Le pluralisme culturel représente un modèle de construction des identités politiques sur des bases sub ou transnationales (ethnie, langue, religion…) et donne une légitimité internationale aux diasporas nationales. La société compartimentée en solidarités ethniques se doit d’assurer une distribution égale des richesses nationales à chaque segment culturel. Le processus de modernisation et de capitalisation qui a accompagné la formation de l’État-nation avait éliminé en bonne partie ce pluralisme grâce à une citoyenneté qui en permettait le nivellement. Le pluralisme actuel est postnational en ce qu’il multiplie les communautés politiques et donc les niveaux de citoyenneté au sein d’un même espace national. Ainsi, une série de groupes d’appartenance plus immédiats et plus concrets se forment au détriment d’une société plus solidaire dont la souplesse autorise la viabilité.

Pourtant, même dans cette logique, l’État-nation demeure le lieu privilégié de la construction des identités collectives et le multiculturalisme s’avère comme moyen de rapprochement des peuples du monde.
Mais, La logique du multiculturalisme, bien qu’animée d’un désir sincère d’équité sociale, se révèle génératrice de tension. Le principe de particularisme qui la sous-tend s’oppose profondément au principe d’universalisme sur lequel repose le système de valeurs et de traditions (valeurs liées à la citoyenneté, à la participation politique, à la justice, à l’égalité et aux droits humains en général) qui sert d’assise à la société libérale et démocratique. Cette reconnaissance politique entraîne la mutation des populations immigrées en minorités ethniques et comporte le risque d’un morcellement de la société en groupes ou coalitions d’intérêts, fondés sur l’ethnie ou la race, qui se disputent leur part des ressources limitées.

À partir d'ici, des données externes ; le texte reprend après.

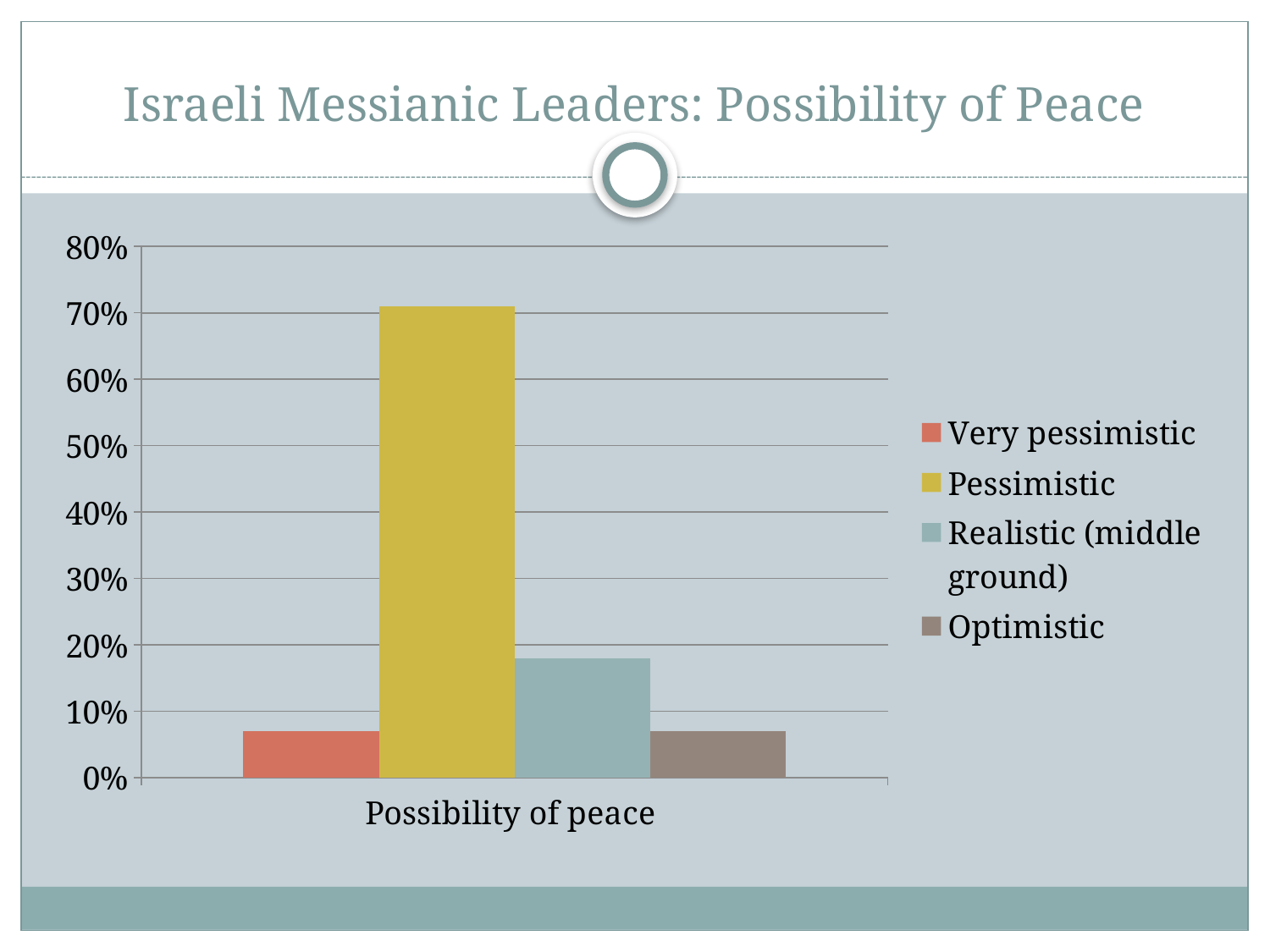
How many series does the legend list? 4 What is the category label shown on the x axis? Possibility of peace Is the value for Realistic (middle ground) greater or less than 10%? greater Which series has the highest value? Pessimistic What kind of chart is shown on the slide? bar chart Is the value for Very pessimistic greater or less than 10%? less Which is larger, the value for Pessimistic or the value for Realistic (middle ground)? Pessimistic Is the value for Optimistic greater or less than 10%? less Which is larger, the value for Realistic (middle ground) or the value for Optimistic? Realistic (middle ground) What is the title of the slide? Israeli Messianic Leaders: Possibility of Peace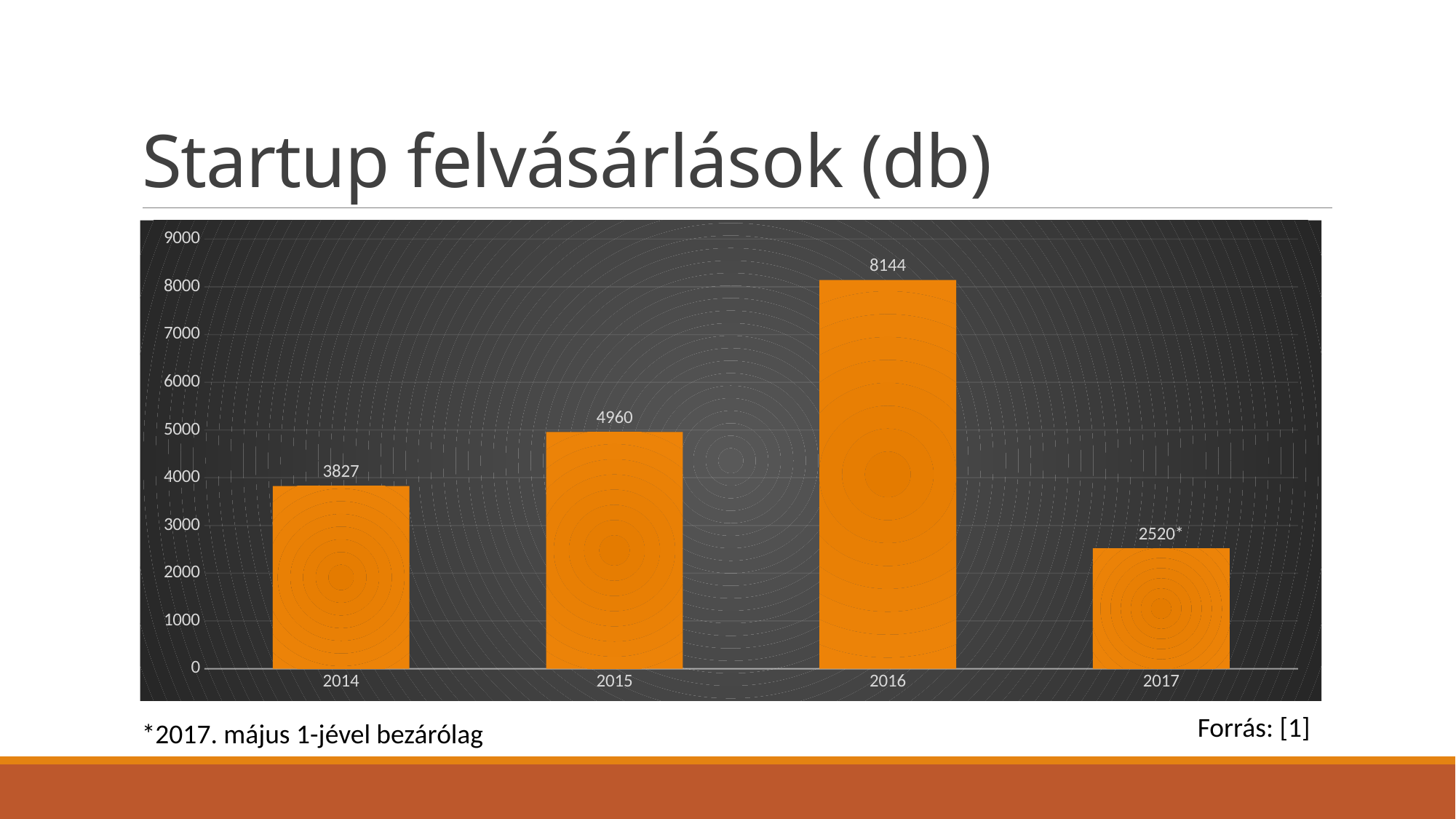
Is the value for 2016 greater or less than 8000? greater Which year has the lowest value? 2017 What is the value shown for 2017? 2520* What is the value for 2016? 8144 What is the difference between the values for 2016 and 2015? 3184 What is the difference between the values for 2015 and 2014? 1133 Which year has the highest value? 2016 How many years are shown on the x axis? 4 What kind of chart is shown on the slide? bar chart What is the title of the slide? Startup felvásárlások (db) What is the value for 2014? 3827 Which is larger, the value for 2014 or the value for 2015? 2015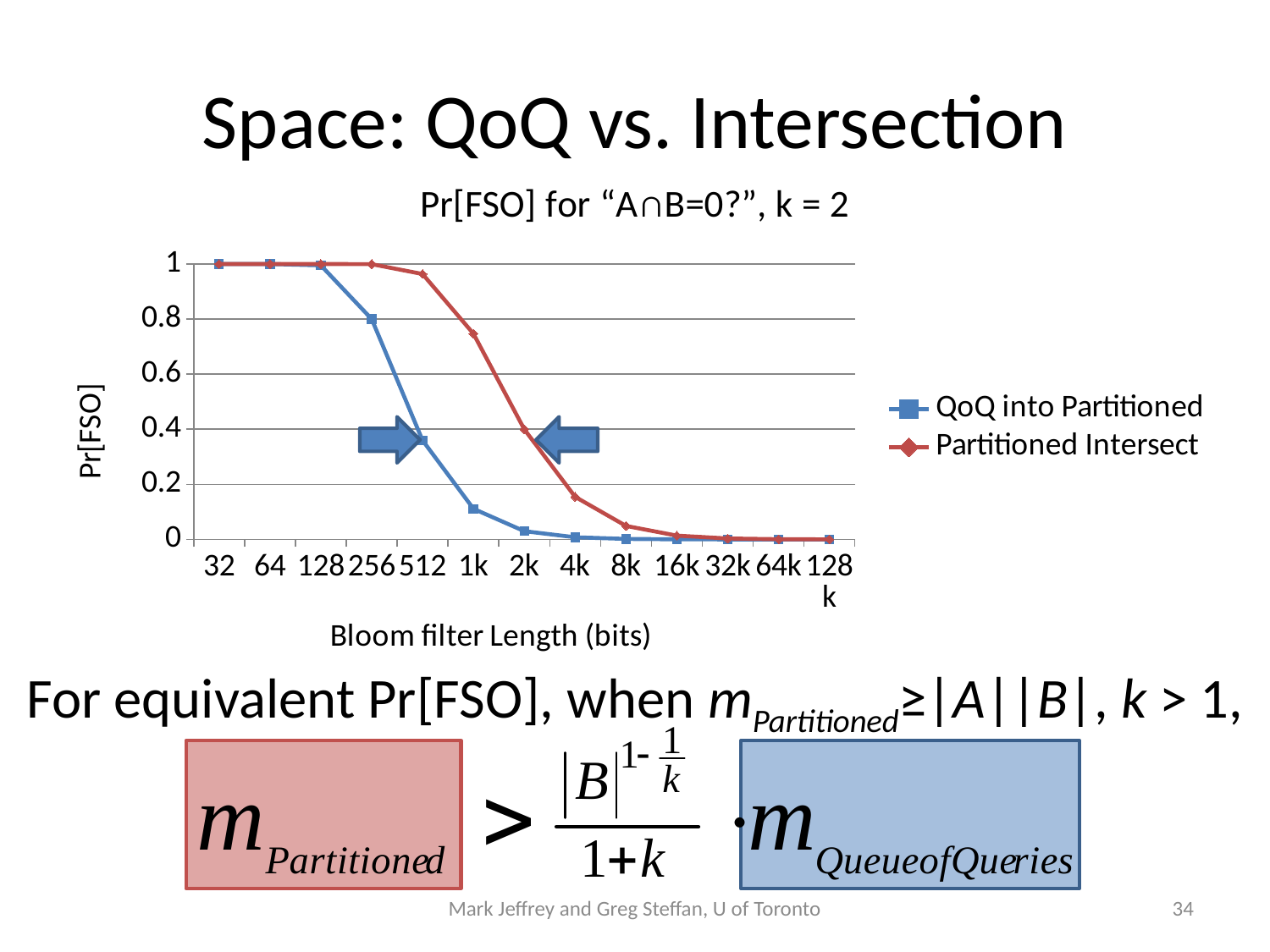
Is the Pr[FSO] value for Partitioned Intersect at 1k bits greater or less than 0.6? greater What kind of chart is shown on the slide? line chart At a Bloom filter length of 1k bits, which series has the larger Pr[FSO], QoQ into Partitioned or Partitioned Intersect? Partitioned Intersect What is the Pr[FSO] value for Partitioned Intersect at a Bloom filter length of 64 bits? 1 At a Bloom filter length of 512 bits, which series has the larger Pr[FSO], QoQ into Partitioned or Partitioned Intersect? Partitioned Intersect How many Bloom filter length categories are shown on the x axis? 13 Do the Pr[FSO] values rise or fall as the Bloom filter length increases? fall What is the label of the x axis? Bloom filter Length (bits) What is the Pr[FSO] value for QoQ into Partitioned at a Bloom filter length of 32 bits? 1 What is the title of the chart? Pr[FSO] for "A∩B=0?", k = 2 How many series does the chart legend list? 2 Is the Pr[FSO] value for QoQ into Partitioned at 1k bits greater or less than 0.2? less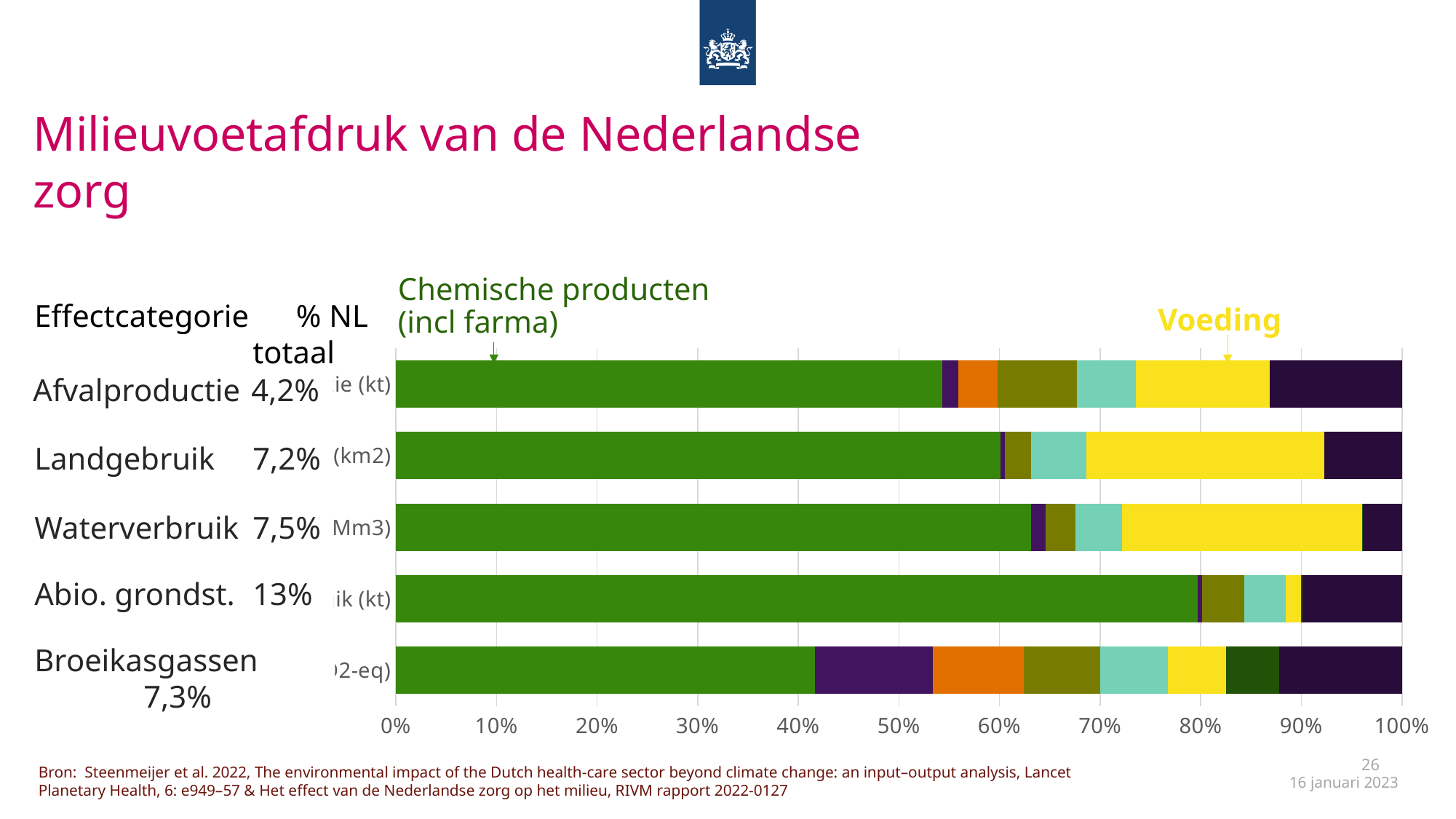
Is the Chemische producten (incl farma) share for Waterverbruik greater or less than 60%? greater Which effect category has the smallest share for Chemische producten (incl farma)? Broeikasgassen Is the Chemische producten (incl farma) share for Afvalproductie greater or less than 50%? greater Which effect category has the smallest share for Voeding? Abio. grondst. What kind of chart is shown on the slide? Stacked bar chart Which has a larger Voeding share: Afvalproductie or Abio. grondst.? Afvalproductie How many effect categories (bars) does the chart show? 5 What is the maximum value shown on the horizontal axis of the chart? 100% Which has a larger Chemische producten (incl farma) share: Afvalproductie or Broeikasgassen? Afvalproductie Is the Chemische producten (incl farma) share for Broeikasgassen greater or less than 50%? less What colour represents Voeding in the chart? Yellow Which effect category has the largest share for Chemische producten (incl farma)? Abio. grondst.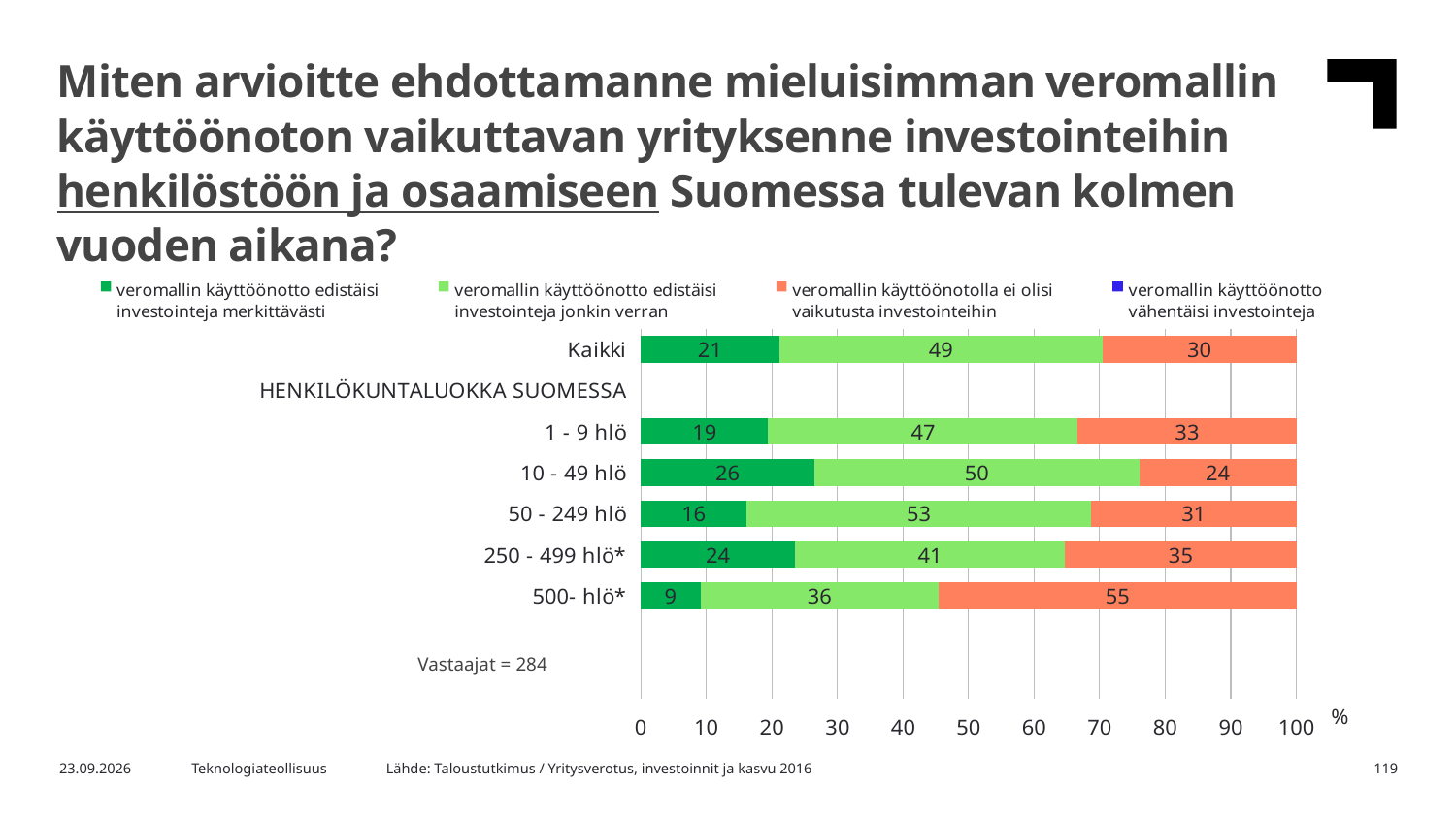
What is the number of respondents (Vastaajat) stated on the slide? 284 What is the value for 'veromallin käyttöönotto edistäisi investointeja jonkin verran' in the 50 - 249 hlö bar? 53 What kind of chart is shown on the slide? stacked bar chart Which category has the highest value for 'veromallin käyttöönotto edistäisi investointeja merkittävästi'? 10 - 49 hlö What is the value for 'veromallin käyttöönotolla ei olisi vaikutusta investointeihin' in the 500- hlö* bar? 55 What is the total of the stacked bar for 1 - 9 hlö? 99 How many series does the legend list? 4 Which is larger: the 'veromallin käyttöönotto edistäisi investointeja merkittävästi' value for 250 - 499 hlö* or for 1 - 9 hlö? 250 - 499 hlö* What is the difference between the 'veromallin käyttöönotolla ei olisi vaikutusta investointeihin' values for 500- hlö* and 10 - 49 hlö? 31 What is the value for 'veromallin käyttöönotto edistäisi investointeja merkittävästi' in the Kaikki bar? 21 Which category has the lowest value for 'veromallin käyttöönotto edistäisi investointeja jonkin verran'? 500- hlö* How many category bars are plotted in the chart? 6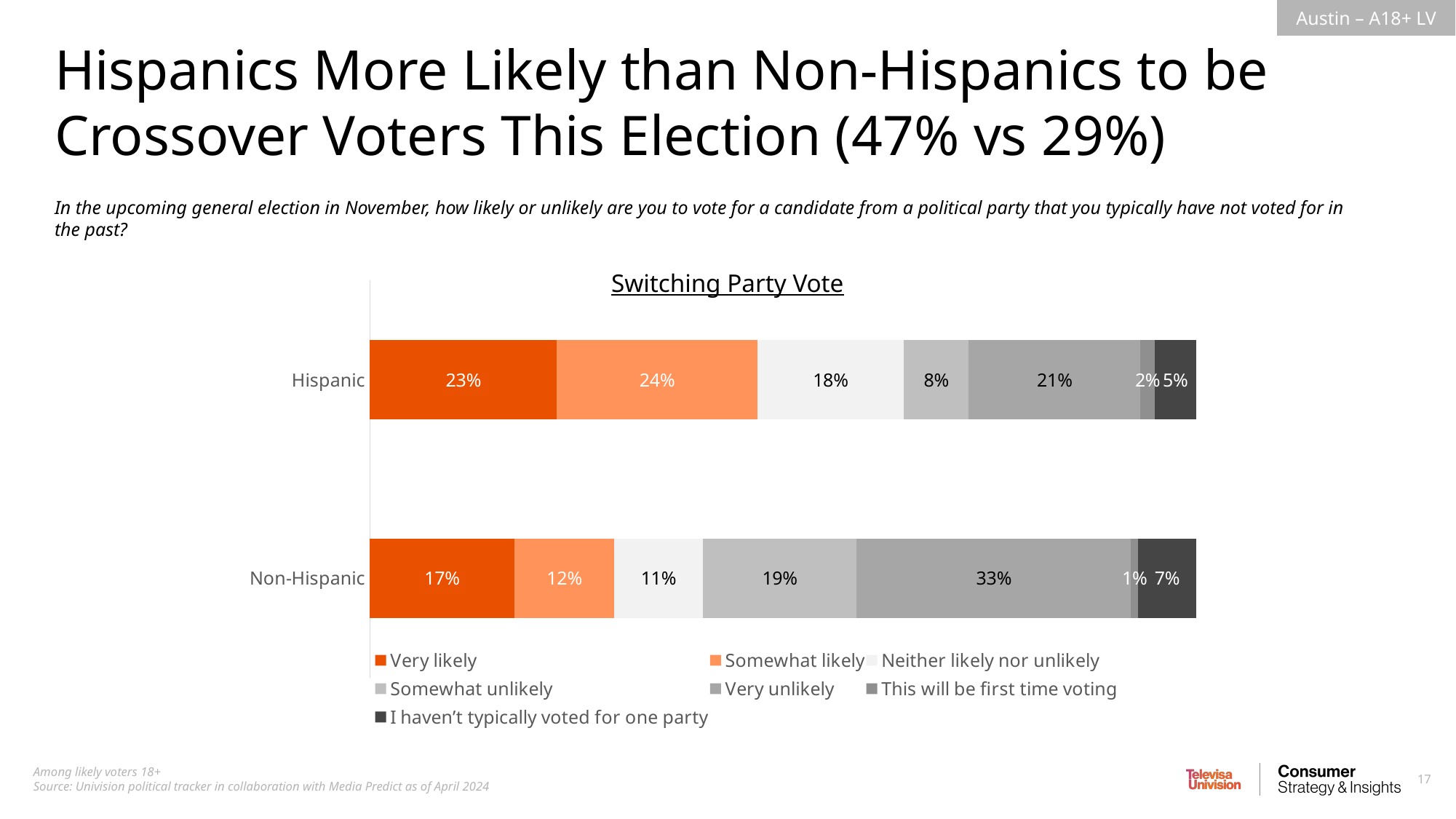
Which segment is the largest in the Non-Hispanic bar? Very unlikely What type of chart is shown on the slide? Stacked bar chart What is the difference between the 'Very unlikely' values for Non-Hispanic and Hispanic? 12% What is the 'Very unlikely' value for Non-Hispanic? 33% What is the 'Very likely' value for Hispanic? 23% How many series does the chart legend list? 7 How many categories (bars) are shown in the chart? 2 What is the 'Somewhat likely' value for Non-Hispanic? 12% What is the 'This will be first time voting' value for Hispanic? 2% What is the combined 'Very likely' and 'Somewhat likely' value for Hispanic? 47% Which group has the larger 'Very likely' value, Hispanic or Non-Hispanic? Hispanic What is the title of the chart? Switching Party Vote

Ainsi, la lutte contre le racisme en travail social est à la fois une exigence liée aux valeurs fondamentales du service social et aux missions qui lui sont confiées par l’État. Il ne suffit pas de se mobiliser contre le racisme ou de créer des associations antiracistes pour y parvenir. Au contraire, il faudra que les mouvements antiraciste et raciste se rejoignent par l’érection de barrières (culturelle ou raciale) entre les communautés. Sans analyse des enjeux politiques, des idéologies prônées par les uns comme par les autres et, surtout, des effets pervers de la défense des identités culturelles et du droit à la différence, l’intervenant risque, en toute bonne foi, de contribuer à ériger de nouvelles barrières et à attiser les tensions sociales et politiques entre des citoyens ethnicisés.